Interrogatori rinviati. Ma si va verso il silenzio degli indagati. E dalle autopsie spunta un’altra persona non morta sul colpo
PESCARA. Dichiarano di abbandonare «la piena collaborazione alle indagini» e si riservano di comunicare a breve «ulteriori attività di accertamento delle reali responsabilità del disastro». Quelle, a loro giudizio, «apparentemente abbandonate» dagli inverstigatori.

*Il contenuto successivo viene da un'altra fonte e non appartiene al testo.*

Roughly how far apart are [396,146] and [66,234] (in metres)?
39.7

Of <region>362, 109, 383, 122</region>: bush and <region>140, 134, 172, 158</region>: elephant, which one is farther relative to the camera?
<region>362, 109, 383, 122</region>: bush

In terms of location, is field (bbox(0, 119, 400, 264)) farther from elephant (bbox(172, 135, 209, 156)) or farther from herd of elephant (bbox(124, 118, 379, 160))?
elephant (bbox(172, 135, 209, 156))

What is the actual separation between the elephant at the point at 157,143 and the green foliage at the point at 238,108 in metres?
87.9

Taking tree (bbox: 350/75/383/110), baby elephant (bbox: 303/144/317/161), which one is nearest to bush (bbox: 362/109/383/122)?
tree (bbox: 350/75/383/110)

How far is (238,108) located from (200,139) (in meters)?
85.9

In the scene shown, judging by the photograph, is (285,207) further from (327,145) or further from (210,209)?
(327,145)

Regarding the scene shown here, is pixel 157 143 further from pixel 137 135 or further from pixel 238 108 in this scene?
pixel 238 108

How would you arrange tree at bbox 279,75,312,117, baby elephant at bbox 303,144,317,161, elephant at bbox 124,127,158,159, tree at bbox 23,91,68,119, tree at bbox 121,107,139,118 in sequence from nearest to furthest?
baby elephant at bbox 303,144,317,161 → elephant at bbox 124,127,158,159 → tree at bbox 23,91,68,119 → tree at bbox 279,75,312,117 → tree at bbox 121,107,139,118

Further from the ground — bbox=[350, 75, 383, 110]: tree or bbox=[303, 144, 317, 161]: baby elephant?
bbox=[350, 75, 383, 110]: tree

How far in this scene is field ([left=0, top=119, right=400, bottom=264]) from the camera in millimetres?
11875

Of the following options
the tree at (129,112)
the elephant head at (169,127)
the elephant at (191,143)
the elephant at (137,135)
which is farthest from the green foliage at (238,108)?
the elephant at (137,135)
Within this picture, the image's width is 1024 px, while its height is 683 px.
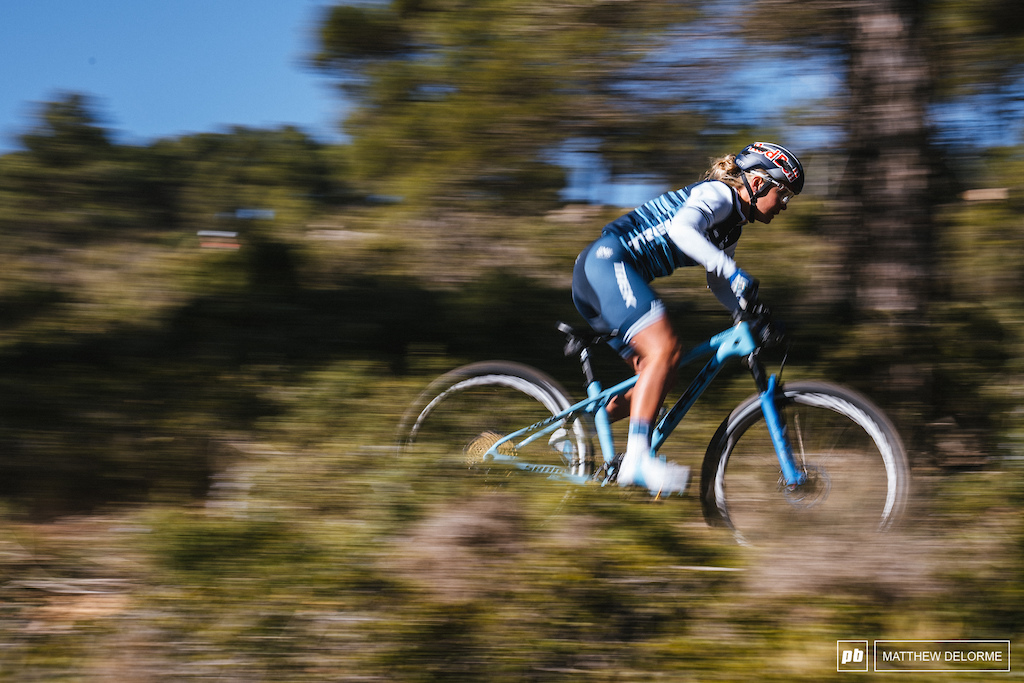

Alla vigilia degli interrogatori fissati per oggi, e slittati per l’astensione indetta dall’Unione delle camere penali, gli avvocati Cristiana Valentini e Goffredo Tatozzi, difensori del sindaco di Farindola Ilario Lacchetta e del tecnico comunale Enrico Colangeli, due dei sei indagati per i 29 morti dell’hotel Rigopiano, fanno già sapere che i loro clienti non parleranno. Una frattura con la Procura che i due difensori ufficializzano contestando «i comportamenti posti in essere dalla procura di Pescara nei confronti dei nostri assistiti, oggi indagati, ma già sentiti come persone informate e senza alcuna garanzia difensiva, nonostante la presenza del difensore nominato, tenuto fuori dalla stanza dell’audizione ad onta della palese e reiterata proposizione di domande schiettamente accusatorie». Spiega l’avvocato Tatozzi: «Quando i nostri assistiti sono stati ascoltati, nei giorni successivi alla tragedia, il tenore delle domande avrebbe dovuto indurre gli inquirenti a interrompere l’esame e a chiedere l’assistenza del difensore, peraltro presente. Invece, mentre loro rispondevano come persone informate sui fatti, in realtà venivano già trattati come indagati. Dunque», chiede Tatozzi, «che senso ha risentirli? E poi su che cosa? Dal capo d’imputazione non si capisce, anzi. Ci troviamo di fronte», afferma il legale, «a un capo d’imputazione ad explorandum, dove tutti rispondono di tutto, senza che venga evidenziata la condotta di ciascuno dei sei indagati». Ma tra i motivi della frattura ufficializzata dai difensori ci sono anche le recenti dichiarazioni del procuratore Cristina Tedeschini in merito al fatto che il procedimento penale si occupa delle persone fisiche, e non degli enti. Dichiarazione a cui Tatozzi e Valentini replicano promettendo «ulteriori attività di accertamento delle reali responsabilità del disastro». Un approfondimento di quanto già esposto a metà febbraio con l’attività investigativa preventiva affidata a un pool di esperti. E la cui conclusione partiva da una certezza: «Se solo la Regione si fosse dotata della Carta di localizzazione dei pericoli da valanga, come previsto dalla legge del ’92, questo disastro non ci sarebbe stato».